Os haikais de Cacio José Ferreira [Por Walter Guarnier de Lima Júnior*]
Em Inocente céu de cinzas: reflexos de haikais (Valer), Cacio José Ferreira resgata, de modo bastante singular, um antigo e tradicional gênero poético japonês: o haiku, que após sua chegada ao Brasil, no início do século XX, popularizou-se como haicai. Composto pela junção de dois termos, “hai” (brincadeira) e “kai” (realização), é um poema curto, dividido em três versos, com 5, 7 e 5 sílabas poéticas.
Esta valiosa obra é uma grande homenagem à poesia, ao Brasil e ao Japão; estes dois últimos, em especial, são panos de fundo para ricas reflexões. Como nos alerta o eu lírico, em um dos poemas: “A mente rabisca a imagem. / Haicai quer nascer!”. E nasce, com a exuberante beleza dos ipês brasileiros e com a renovação e sentimento de esperança anunciados pelas cerejeiras japonesas, por meio de imagens engenhosas e potentes, que, sem sombra de dúvidas, são o ápice do texto.
Do lado ocidental: igarapé da Amazônia, sol de agosto, amanhecer, entardecer, pingos d’água, chuva, muita chuva, arco-íris. A referência à natureza é feita por meio de um termo de estação, kigô, palavra japonesa relacionada a uma espécie de entidade natural capaz de desencadear, a partir de uma cena concreta, associações afetivas de modo econômico. O homem, com todos os seus conflitos existenciais, parte integrante da natureza e consequentemente submisso a ela, torna-se, também, tema de haicai.
Do lado oriental: orla de Kagoshima, vulcão, luzes, lavas, fina chuva, nuvens de pó. Por meio da objetiva descrição de uma física sensação (visual, auditiva, olfativa, paladar e tátil), o haicai brasileiro de Cacio José aproxima-se da fotografia. “Figura turva toma forma. / Memória fugidia é encontrada”, apenas os leitores mais atentos serão capazes de “decifrar” as entrelinhas desses enigmáticos versos. Arrisquem-se, lancem-se! A experiência, com toda a certeza, será inesquecível.
Pela escrita de Cacio, Matsuo Bashô não só passa pelo igarapé amazônico, personifica-se em Curupira, reconhece, reverencia autor e obra brasileiros.
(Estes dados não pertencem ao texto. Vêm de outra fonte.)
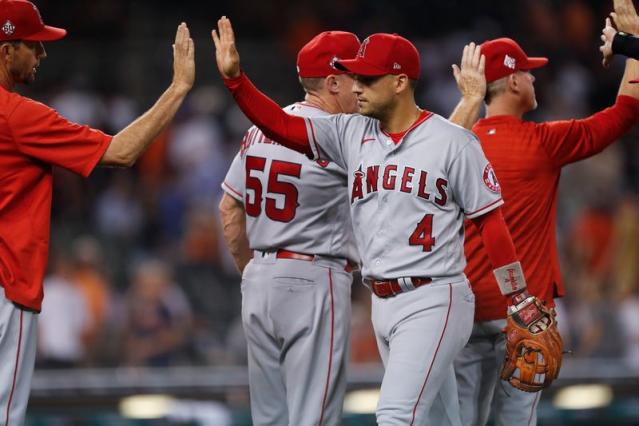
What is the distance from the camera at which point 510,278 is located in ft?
16.0

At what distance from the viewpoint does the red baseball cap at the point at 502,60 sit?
18.6 ft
Momento, memória e imagem constituem uma sutil chave de leitura do texto: Brasil, Japão, Brasil… Captura do momento, captura do instante. Os temas e problemáticas levantadas não se esgotam apenas no ir e vir, entre Brasil e Japão, entre o momento e o instante; pelo contrário, são corajosamente levantados, ainda, temas como: família, classe, sexualidade, religião. Por que não?!
A simplicidade do gênero, a sensibilidade do autor e a profundidade da reflexão serão as camadas que os leitores atentos terão que atravessar. A travessia, porém, exigirá empenho; mas, sem dúvida, será bastante intrigante e prazerosa. As ilustrações produzidas por Josiney Encarnação são a “cereja do bolo”; uma suculenta cereja com características asiáticas, é claro, para dar ainda mais leveza e sabor à leitura da obra. A cada página uma surpresa, perfeita fusão entre a arte dos desenhos japoneses e a criatividade poética brasileira.
*O autor é Doutorando em Estudos Literários (Universidade Federal de Uberlândia – UFU/MG) e Professor do Centro Universitário IESB/DF.